- **WHAT TO PRODUCE**
Nothing in the records may be dropped. Retype them all exactly.

- **GIVEN ENTRIES**
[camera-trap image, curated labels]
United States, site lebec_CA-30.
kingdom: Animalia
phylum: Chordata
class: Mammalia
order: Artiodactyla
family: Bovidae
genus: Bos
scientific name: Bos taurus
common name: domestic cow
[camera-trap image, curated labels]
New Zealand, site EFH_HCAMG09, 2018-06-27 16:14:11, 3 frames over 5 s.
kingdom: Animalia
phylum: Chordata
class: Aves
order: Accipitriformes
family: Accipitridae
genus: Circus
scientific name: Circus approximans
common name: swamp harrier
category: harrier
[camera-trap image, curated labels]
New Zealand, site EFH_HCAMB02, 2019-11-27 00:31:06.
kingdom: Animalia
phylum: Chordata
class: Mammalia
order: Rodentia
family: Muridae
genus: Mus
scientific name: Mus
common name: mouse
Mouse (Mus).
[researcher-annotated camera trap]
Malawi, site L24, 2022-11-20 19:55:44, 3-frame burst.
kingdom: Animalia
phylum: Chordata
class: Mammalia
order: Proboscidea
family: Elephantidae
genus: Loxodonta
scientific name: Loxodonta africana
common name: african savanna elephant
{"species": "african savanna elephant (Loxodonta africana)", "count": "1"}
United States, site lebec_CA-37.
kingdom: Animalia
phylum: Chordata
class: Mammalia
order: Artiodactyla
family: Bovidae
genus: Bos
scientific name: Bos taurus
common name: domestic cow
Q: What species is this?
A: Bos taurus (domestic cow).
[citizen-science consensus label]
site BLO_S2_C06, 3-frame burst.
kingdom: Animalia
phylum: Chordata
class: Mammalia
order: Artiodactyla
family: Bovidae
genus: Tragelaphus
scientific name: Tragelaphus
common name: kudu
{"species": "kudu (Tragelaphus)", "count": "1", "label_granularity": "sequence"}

- **WRITTEN ANSWER**
[camera-trap image, curated labels]
United States, site lebec_CA-30.
kingdom: Animalia
phylum: Chordata
class: Mammalia
order: Artiodactyla
family: Bovidae
genus: Bos
scientific name: Bos taurus
common name: domestic cow
[camera-trap image, curated labels]
New Zealand, site EFH_HCAMG09, 2018-06-27 16:14:11, 3 frames over 5 s.
kingdom: Animalia
phylum: Chordata
class: Aves
order: Accipitriformes
family: Accipitridae
genus: Circus
scientific name: Circus approximans
common name: swamp harrier
category: harrier
[camera-trap image, curated labels]
New Zealand, site EFH_HCAMB02, 2019-11-27 00:31:06.
kingdom: Animalia
phylum: Chordata
class: Mammalia
order: Rodentia
family: Muridae
genus: Mus
scientific name: Mus
common name: mouse
Mouse (Mus).
[researcher-annotated camera trap]
Malawi, site L24, 2022-11-20 19:55:44, 3-frame burst.
kingdom: Animalia
phylum: Chordata
class: Mammalia
order: Proboscidea
family: Elephantidae
genus: Loxodonta
scientific name: Loxodonta africana
common name: african savanna elephant
{"species": "african savanna elephant (Loxodonta africana)", "count": "1"}
United States, site lebec_CA-37.
kingdom: Animalia
phylum: Chordata
class: Mammalia
order: Artiodactyla
family: Bovidae
genus: Bos
scientific name: Bos taurus
common name: domestic cow
Q: What species is this?
A: Bos taurus (domestic cow).
[citizen-science consensus label]
site BLO_S2_C06, 3-frame burst.
kingdom: Animalia
phylum: Chordata
class: Mammalia
order: Artiodactyla
family: Bovidae
genus: Tragelaphus
scientific name: Tragelaphus
common name: kudu
{"species": "kudu (Tragelaphus)", "count": "1", "label_granularity": "sequence"}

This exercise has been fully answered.